:: TASK REQUIREMENTS ::
What follows is a listing. Return every line of it exactly.

---- DATA PROVIDED

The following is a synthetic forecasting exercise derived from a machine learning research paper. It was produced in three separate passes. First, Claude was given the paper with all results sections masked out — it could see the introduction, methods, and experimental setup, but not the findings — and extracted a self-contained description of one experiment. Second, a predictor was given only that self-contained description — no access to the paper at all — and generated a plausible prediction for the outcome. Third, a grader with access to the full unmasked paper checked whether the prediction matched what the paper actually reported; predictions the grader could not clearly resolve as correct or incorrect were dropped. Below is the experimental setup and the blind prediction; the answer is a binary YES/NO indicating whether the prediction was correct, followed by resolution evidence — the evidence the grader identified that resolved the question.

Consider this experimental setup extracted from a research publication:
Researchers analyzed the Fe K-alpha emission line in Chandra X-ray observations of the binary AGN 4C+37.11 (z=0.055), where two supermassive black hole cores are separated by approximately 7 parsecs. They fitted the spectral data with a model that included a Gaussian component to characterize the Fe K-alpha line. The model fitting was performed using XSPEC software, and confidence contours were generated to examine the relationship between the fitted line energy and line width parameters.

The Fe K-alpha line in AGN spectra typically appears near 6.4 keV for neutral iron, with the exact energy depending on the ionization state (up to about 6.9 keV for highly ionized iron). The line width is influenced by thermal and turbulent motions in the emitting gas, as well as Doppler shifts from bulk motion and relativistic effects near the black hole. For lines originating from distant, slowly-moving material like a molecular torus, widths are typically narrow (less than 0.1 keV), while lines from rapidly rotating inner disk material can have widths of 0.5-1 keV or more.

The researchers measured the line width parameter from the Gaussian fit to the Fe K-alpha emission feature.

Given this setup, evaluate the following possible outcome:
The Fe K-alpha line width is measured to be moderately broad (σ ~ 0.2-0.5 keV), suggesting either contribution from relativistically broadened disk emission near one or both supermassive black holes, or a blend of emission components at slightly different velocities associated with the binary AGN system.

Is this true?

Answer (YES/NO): NO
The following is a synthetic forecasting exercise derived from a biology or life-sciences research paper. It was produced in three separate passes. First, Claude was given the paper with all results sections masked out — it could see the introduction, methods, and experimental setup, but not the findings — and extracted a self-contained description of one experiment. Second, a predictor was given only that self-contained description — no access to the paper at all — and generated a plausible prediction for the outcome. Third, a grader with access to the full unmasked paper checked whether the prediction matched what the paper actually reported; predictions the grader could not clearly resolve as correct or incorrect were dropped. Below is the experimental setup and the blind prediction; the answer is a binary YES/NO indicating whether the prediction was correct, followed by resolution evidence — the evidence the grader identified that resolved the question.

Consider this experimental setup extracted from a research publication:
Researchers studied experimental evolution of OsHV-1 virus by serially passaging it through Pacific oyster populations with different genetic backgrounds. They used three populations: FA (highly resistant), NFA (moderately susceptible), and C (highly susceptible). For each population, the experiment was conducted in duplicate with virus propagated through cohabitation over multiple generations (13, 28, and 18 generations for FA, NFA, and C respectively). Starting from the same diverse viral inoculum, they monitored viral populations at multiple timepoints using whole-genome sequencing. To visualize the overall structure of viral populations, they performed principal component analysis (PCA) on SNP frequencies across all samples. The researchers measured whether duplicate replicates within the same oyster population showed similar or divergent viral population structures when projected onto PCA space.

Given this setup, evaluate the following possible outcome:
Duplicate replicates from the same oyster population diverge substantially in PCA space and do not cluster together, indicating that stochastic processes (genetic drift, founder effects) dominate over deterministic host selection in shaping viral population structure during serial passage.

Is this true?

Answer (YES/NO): NO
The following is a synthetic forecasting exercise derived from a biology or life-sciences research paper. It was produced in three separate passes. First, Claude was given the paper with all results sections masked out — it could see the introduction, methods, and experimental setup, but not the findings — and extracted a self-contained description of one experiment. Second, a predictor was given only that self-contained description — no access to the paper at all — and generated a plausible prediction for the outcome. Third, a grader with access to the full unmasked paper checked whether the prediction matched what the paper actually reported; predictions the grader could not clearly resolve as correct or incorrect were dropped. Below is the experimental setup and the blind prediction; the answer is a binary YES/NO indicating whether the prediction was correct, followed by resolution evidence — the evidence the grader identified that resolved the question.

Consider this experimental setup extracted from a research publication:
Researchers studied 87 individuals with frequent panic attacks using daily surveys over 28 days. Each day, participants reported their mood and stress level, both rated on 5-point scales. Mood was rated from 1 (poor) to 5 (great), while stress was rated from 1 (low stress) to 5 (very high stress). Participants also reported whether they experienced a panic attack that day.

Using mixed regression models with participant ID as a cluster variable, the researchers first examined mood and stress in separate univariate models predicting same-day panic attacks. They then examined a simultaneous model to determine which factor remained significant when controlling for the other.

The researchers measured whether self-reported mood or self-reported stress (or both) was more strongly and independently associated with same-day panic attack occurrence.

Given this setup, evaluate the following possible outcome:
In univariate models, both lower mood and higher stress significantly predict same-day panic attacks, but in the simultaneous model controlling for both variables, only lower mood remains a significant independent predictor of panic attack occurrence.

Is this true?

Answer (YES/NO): YES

--------

:: EXPECTED ANSWER ::
The following is a synthetic forecasting exercise derived from a machine learning research paper. It was produced in three separate passes. First, Claude was given the paper with all results sections masked out — it could see the introduction, methods, and experimental setup, but not the findings — and extracted a self-contained description of one experiment. Second, a predictor was given only that self-contained description — no access to the paper at all — and generated a plausible prediction for the outcome. Third, a grader with access to the full unmasked paper checked whether the prediction matched what the paper actually reported; predictions the grader could not clearly resolve as correct or incorrect were dropped. Below is the experimental setup and the blind prediction; the answer is a binary YES/NO indicating whether the prediction was correct, followed by resolution evidence — the evidence the grader identified that resolved the question.

Consider this experimental setup extracted from a research publication:
Researchers analyzed the Fe K-alpha emission line in Chandra X-ray observations of the binary AGN 4C+37.11 (z=0.055), where two supermassive black hole cores are separated by approximately 7 parsecs. They fitted the spectral data with a model that included a Gaussian component to characterize the Fe K-alpha line. The model fitting was performed using XSPEC software, and confidence contours were generated to examine the relationship between the fitted line energy and line width parameters.

The Fe K-alpha line in AGN spectra typically appears near 6.4 keV for neutral iron, with the exact energy depending on the ionization state (up to about 6.9 keV for highly ionized iron). The line width is influenced by thermal and turbulent motions in the emitting gas, as well as Doppler shifts from bulk motion and relativistic effects near the black hole. For lines originating from distant, slowly-moving material like a molecular torus, widths are typically narrow (less than 0.1 keV), while lines from rapidly rotating inner disk material can have widths of 0.5-1 keV or more.

The researchers measured the line width parameter from the Gaussian fit to the Fe K-alpha emission feature.

Given this setup, evaluate the following possible outcome:
The Fe K-alpha line width is measured to be moderately broad (σ ~ 0.2-0.5 keV), suggesting either contribution from relativistically broadened disk emission near one or both supermassive black holes, or a blend of emission components at slightly different velocities associated with the binary AGN system.

Is this true?

Answer (YES/NO): NO
The following is a synthetic forecasting exercise derived from a biology or life-sciences research paper. It was produced in three separate passes. First, Claude was given the paper with all results sections masked out — it could see the introduction, methods, and experimental setup, but not the findings — and extracted a self-contained description of one experiment. Second, a predictor was given only that self-contained description — no access to the paper at all — and generated a plausible prediction for the outcome. Third, a grader with access to the full unmasked paper checked whether the prediction matched what the paper actually reported; predictions the grader could not clearly resolve as correct or incorrect were dropped. Below is the experimental setup and the blind prediction; the answer is a binary YES/NO indicating whether the prediction was correct, followed by resolution evidence — the evidence the grader identified that resolved the question.

Consider this experimental setup extracted from a research publication:
Researchers studied experimental evolution of OsHV-1 virus by serially passaging it through Pacific oyster populations with different genetic backgrounds. They used three populations: FA (highly resistant), NFA (moderately susceptible), and C (highly susceptible). For each population, the experiment was conducted in duplicate with virus propagated through cohabitation over multiple generations (13, 28, and 18 generations for FA, NFA, and C respectively). Starting from the same diverse viral inoculum, they monitored viral populations at multiple timepoints using whole-genome sequencing. To visualize the overall structure of viral populations, they performed principal component analysis (PCA) on SNP frequencies across all samples. The researchers measured whether duplicate replicates within the same oyster population showed similar or divergent viral population structures when projected onto PCA space.

Given this setup, evaluate the following possible outcome:
Duplicate replicates from the same oyster population diverge substantially in PCA space and do not cluster together, indicating that stochastic processes (genetic drift, founder effects) dominate over deterministic host selection in shaping viral population structure during serial passage.

Is this true?

Answer (YES/NO): NO
The following is a synthetic forecasting exercise derived from a biology or life-sciences research paper. It was produced in three separate passes. First, Claude was given the paper with all results sections masked out — it could see the introduction, methods, and experimental setup, but not the findings — and extracted a self-contained description of one experiment. Second, a predictor was given only that self-contained description — no access to the paper at all — and generated a plausible prediction for the outcome. Third, a grader with access to the full unmasked paper checked whether the prediction matched what the paper actually reported; predictions the grader could not clearly resolve as correct or incorrect were dropped. Below is the experimental setup and the blind prediction; the answer is a binary YES/NO indicating whether the prediction was correct, followed by resolution evidence — the evidence the grader identified that resolved the question.

Consider this experimental setup extracted from a research publication:
Researchers studied 87 individuals with frequent panic attacks using daily surveys over 28 days. Each day, participants reported their mood and stress level, both rated on 5-point scales. Mood was rated from 1 (poor) to 5 (great), while stress was rated from 1 (low stress) to 5 (very high stress). Participants also reported whether they experienced a panic attack that day.

Using mixed regression models with participant ID as a cluster variable, the researchers first examined mood and stress in separate univariate models predicting same-day panic attacks. They then examined a simultaneous model to determine which factor remained significant when controlling for the other.

The researchers measured whether self-reported mood or self-reported stress (or both) was more strongly and independently associated with same-day panic attack occurrence.

Given this setup, evaluate the following possible outcome:
In univariate models, both lower mood and higher stress significantly predict same-day panic attacks, but in the simultaneous model controlling for both variables, only lower mood remains a significant independent predictor of panic attack occurrence.

Is this true?

Answer (YES/NO): YES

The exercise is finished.